An alpha particle (which has two protons) is sent directly toward a target nucleus containing$\mathbf{92}\mathbf{}\mathbf{protons}$. The alpha particle has an initial kinetic energy of$\mathbf{0}\mathbf{.}\mathbf{48}\mathbf{}\mathbf{pJ}$. What is the least center-to-center distance the alpha particle will be from the target nucleus, assuming the nucleus does not move?

After reading the question, Figure drawn below

The initial kinetic energy of the particle is, ${\mathrm{K}}_{\mathrm{i}}=0.48\mathrm{pJ}$

The final kinetic energy is,${\mathrm{K}}_{\mathrm{f}}=0$

The charge,${\mathrm{q}}_1=+2\mathrm{e}$

The charge, ${\mathrm{q}}_2=+92\mathrm{e}$

Let the center-to-center separation be $\mathrm{d}$.

Use the law of conservation of energy.

The law of conservation of energy states that energy can neither be created nor destroyed - only converted from one form of energy to another.

Formulae:

$\begin{array}{rcl}∆\mathrm{U}& =& \frac{1}{4{\mathrm{\pi \epsilon }}_0}\frac{{\mathrm{q}}_1{\mathrm{q}}_2}{\mathrm{d}}\\ & =& \mathrm{k}\frac{{\mathrm{q}}_1{\mathrm{q}}_2}{\mathrm{d}}\end{array}$

Where, U is the potential energy, q is charge of the particle, t is center-to-center separation, ${\mathrm{\epsilon }}_0$is the permittivity of free space, and k is the Coulomb’s constant having a value $9.0\times {10}^9{\mathrm{Nm}}^2/{\mathrm{c}}^2$.

Write the equation for the potential energy as below.
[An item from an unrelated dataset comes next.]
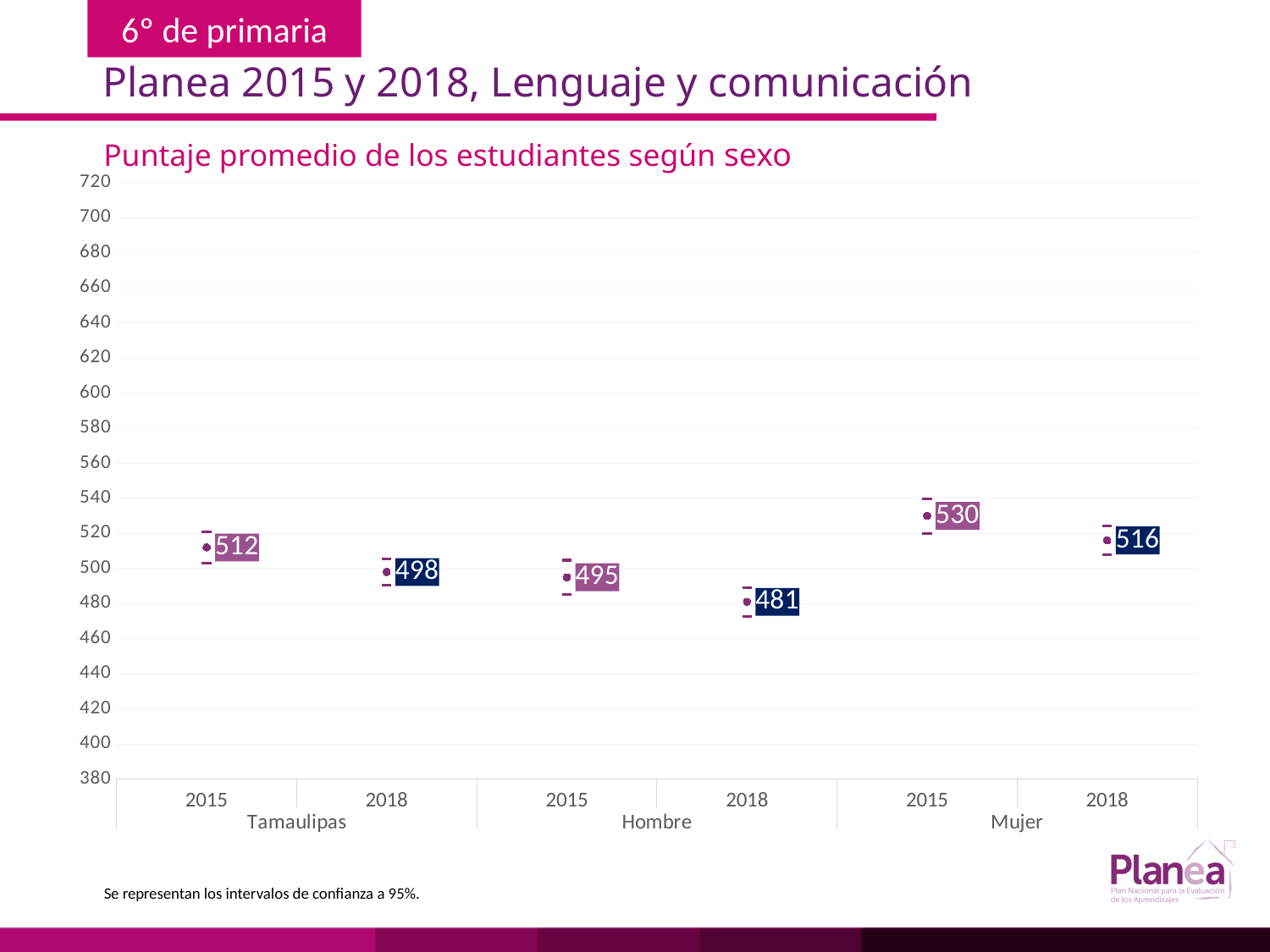
What is the average score for Mujer in 2018? 516 What is the difference between the Mujer and Hombre scores in 2018? 35 What is the average score for Tamaulipas in 2015? 512 How many data points are plotted on the chart? 6 What is the average score for Mujer in 2015? 530 Which group and year has the lowest average score? Hombre 2018 Which group and year has the highest average score? Mujer 2015 Which is larger, the Tamaulipas score in 2018 or the Hombre score in 2015? Tamaulipas 2018 What is the average score for Hombre in 2018? 481 What is the title of the chart? Puntaje promedio de los estudiantes según sexo What is the difference between the Mujer score in 2015 and in 2018? 14 Did the Hombre score rise or fall from 2015 to 2018? fall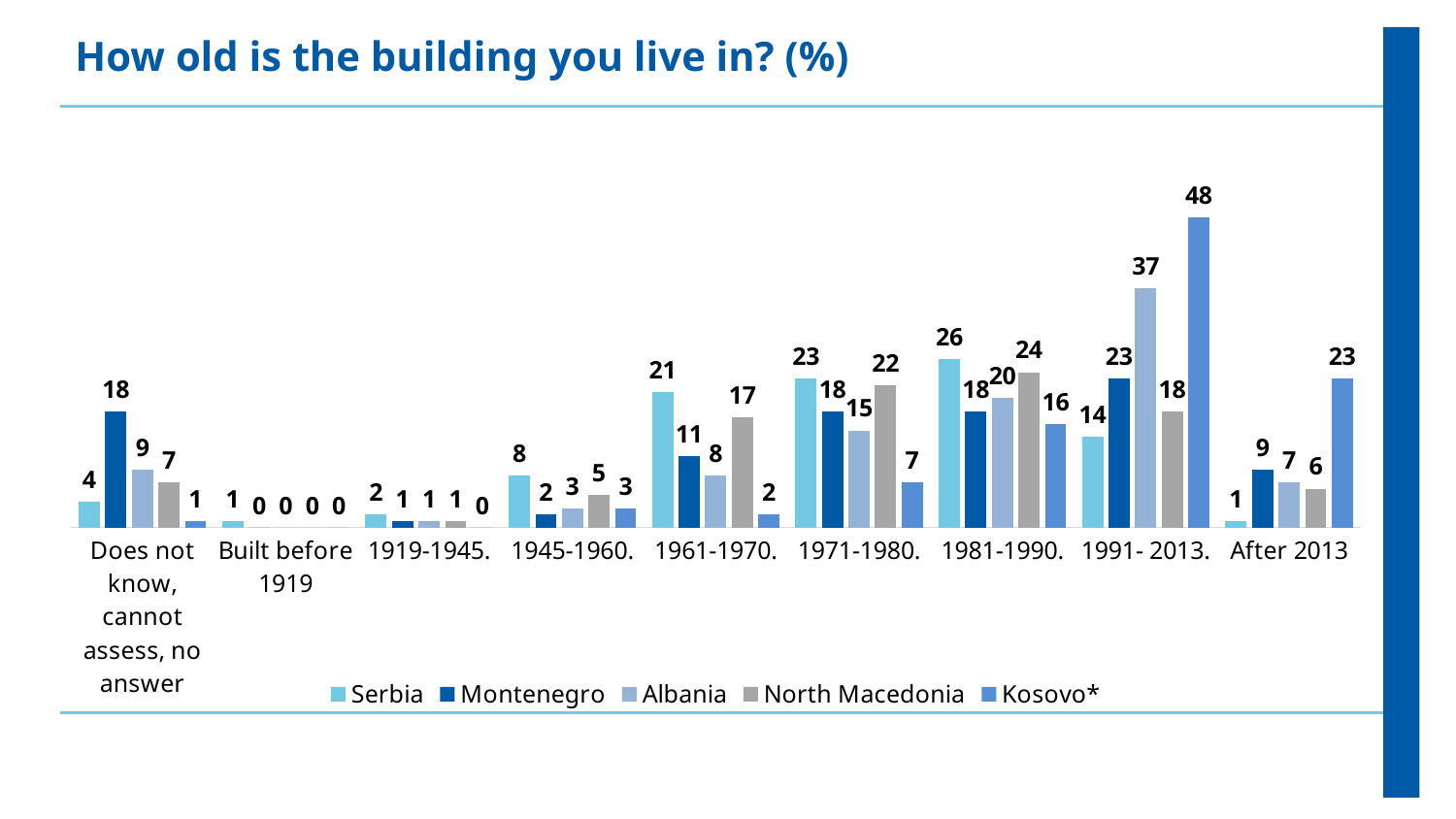
What is the title of the chart? How old is the building you live in? (%) What kind of chart is shown on the slide? Bar chart What is the difference between Albania and Serbia in the 1991- 2013. category? 23 What is the value for North Macedonia in the 1961-1970. category? 17 What is the value for Serbia in the 1981-1990. category? 26 What is the value for Montenegro in the 'Does not know, cannot assess, no answer' category? 18 Which is larger in the After 2013 category: Montenegro or Kosovo*? Kosovo* What is the value for Kosovo* in the 1991- 2013. category? 48 Which country has the highest value in the 1991- 2013. category? Kosovo* Which country has the lowest value in the 1961-1970. category? Kosovo* How many series does the legend list? 5 How many categories are shown on the x axis? 9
$\begin{array}{rcl}∆\mathrm{U}& =& \frac{1}{4{\mathrm{\pi \epsilon }}_0}\frac{{\mathrm{q}}_1{\mathrm{q}}_2}{\mathrm{d}}\end{array}$

From the Law of Conservation of Energy,

$\begin{array}{rcl}{\mathrm{K}}_{\mathrm{f}}-{\mathrm{K}}_{\mathrm{i}}& =& -∆\mathrm{U}\\ & =& -\mathrm{k}\frac{{\mathrm{q}}_1{\mathrm{q}}_2}{\mathrm{d}}\end{array}$

Solve the above equation for distance as below.

$\mathrm{d}=-\mathrm{k}\frac{{\mathrm{q}}_1{\mathrm{q}}_2}{{\mathrm{K}}_{\mathrm{f}}-{\mathrm{K}}_{\mathrm{i}}}$

Substitute known vales in the above equation.

$\begin{array}{rcl}\mathrm{d}& =& \frac{9.0\times {10}^9\times \left(2\mathrm{e}\right)\left(92\mathrm{e}\right)}{0-0.48\times {10}^{-12}}\\ & =& \frac{9.0\times {10}^9\times 2\times \left(1.6\times {10}^{-19}\right)\times 92\times \left(1.6\times {10}^{-19}\right)}{0.48\times {10}^{-12}}\\ & =& 8.8\times {10}^{-14}\mathrm{m}\\ & =& 8.8\mathrm{fm}\end{array}$

Therefore, using the law of conservation of energy we can determine the distance of alpha particle from nucleus.